If Beijing ends up with a lower US tariff rate than Southeast Asian countries after Aug 12, the latter’s relative attractiveness as an investment and manufacturing alternative to China could be “diminished”, said Joanne Lin, senior fellow and co-coordinator of the Association of Southeast Asian Nations (ASEAN) Studies Centre at Singapore’s ISEAS-Yusof Ishak Institute.
“This is especially concerning for countries like Vietnam, Malaysia and Indonesia, which have benefited from Chinese firms relocating production during the height of the US-China trade tensions,” she said.
“A lower tariff regime for China would reduce the incentive for these relocations and could slow foreign direct investment inflows to ASEAN tied to supply chain diversification.”
Vietnam, Malaysia and Indonesia are understood to be part of US President Donald Trump’s so-called “Dirty 15” list of nations that account for the bulk of US trading volume but have supposedly imposed hefty tariffs and other non-tariff barriers on US goods.
The trio is also believed to be part of a list of roughly 20 countries that Bloomberg reported on May 10 are the focus of early negotiations with the US, with those in Southeast Asia considered a priority.
US Trade Representative Jamieson Greer told CNBC on May 9 that Washington is “having fruitful talks with Vietnam and others, and they understand what we’re trying to solve for”.
“The outcomes of bilateral negotiations between US and ASEAN countries will thus be important to determine if Southeast Asian countries can maintain their competitive edge or risk being sidelined in a reconfigured global trade landscape,” Lin said.
INDONESIA “LEFT BEHIND”, THAILAND “PASSIVE”, MALAYSIA YET TO COMMIT
This fear could well become reality in Indonesia, whose economy is vulnerable to the potential effects of a trade war and is currently negotiating a potential 32 per cent US tariff rate.
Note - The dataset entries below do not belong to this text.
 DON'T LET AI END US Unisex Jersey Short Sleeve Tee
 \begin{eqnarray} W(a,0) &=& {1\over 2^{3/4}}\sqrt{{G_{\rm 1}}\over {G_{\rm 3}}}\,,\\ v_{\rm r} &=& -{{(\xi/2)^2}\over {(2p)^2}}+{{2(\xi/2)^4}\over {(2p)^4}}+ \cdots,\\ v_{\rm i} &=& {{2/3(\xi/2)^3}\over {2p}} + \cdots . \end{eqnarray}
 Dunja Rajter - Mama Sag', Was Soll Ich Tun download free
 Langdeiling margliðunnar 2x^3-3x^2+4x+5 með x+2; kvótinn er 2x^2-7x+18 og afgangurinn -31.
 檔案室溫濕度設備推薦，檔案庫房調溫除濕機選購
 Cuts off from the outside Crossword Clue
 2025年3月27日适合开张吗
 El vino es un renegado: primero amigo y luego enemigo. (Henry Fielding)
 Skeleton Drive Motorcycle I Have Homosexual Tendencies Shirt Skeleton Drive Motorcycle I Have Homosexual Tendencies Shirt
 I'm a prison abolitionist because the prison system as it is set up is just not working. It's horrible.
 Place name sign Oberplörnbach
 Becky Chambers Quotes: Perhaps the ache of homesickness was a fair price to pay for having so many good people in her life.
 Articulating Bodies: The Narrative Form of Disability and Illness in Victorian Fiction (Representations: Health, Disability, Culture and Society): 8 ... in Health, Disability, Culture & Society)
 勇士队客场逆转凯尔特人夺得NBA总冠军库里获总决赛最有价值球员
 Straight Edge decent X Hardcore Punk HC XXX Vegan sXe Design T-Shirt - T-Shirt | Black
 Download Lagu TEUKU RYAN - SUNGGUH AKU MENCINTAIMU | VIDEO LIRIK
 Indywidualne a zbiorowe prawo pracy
Jakarta has proposed to increase its annual imports from the US by up to US$19 billion by switching to US suppliers for goods such as wheat, soybean, liquefied petroleum gas (LPG) and crude.
The country has issued new rules to allow the government to procure goods with lower locally-produced content, addressing a jarring non-tariff barrier identified by the US, Reuters reported on May 6.
While the temporary deal between the US and China spells good news for Indonesia’s raw material exports to China, whose factories are rushing to ship goods to the US, Southeast Asia as a whole might suffer if Beijing eventually gets a much lower tariff rate than ASEAN countries, said Bhima Yudhistira Adhinegara, director of the Center of Economic and Law Studies in Indonesia.
“There will be many investments from China going back again to China. There will be a relocation of the Southeast Asian factories back to China again,” he told CNA.
“Investment from Europe and the US will be flowing to China. So, I think this also makes for negative signs for each individual member country in ASEAN pushing for more negotiations with the US.”
Bhima feels Indonesia – Southeast Asia’s largest economy – has been “left behind” in negotiations with the US compared to China, noting how the latter has managed to secure a temporary but substantial discount on its own tariff rates.
“I think China made really good progress compared with Indonesia, of which we don’t see the outcome of the negotiation process yet,” he said, citing challenges that come with the concessions Jakarta has proposed.
“If Indonesia buys more LPG or imports more oil from the US, there will be a huge burden (on) the state budget, to the fiscal space.”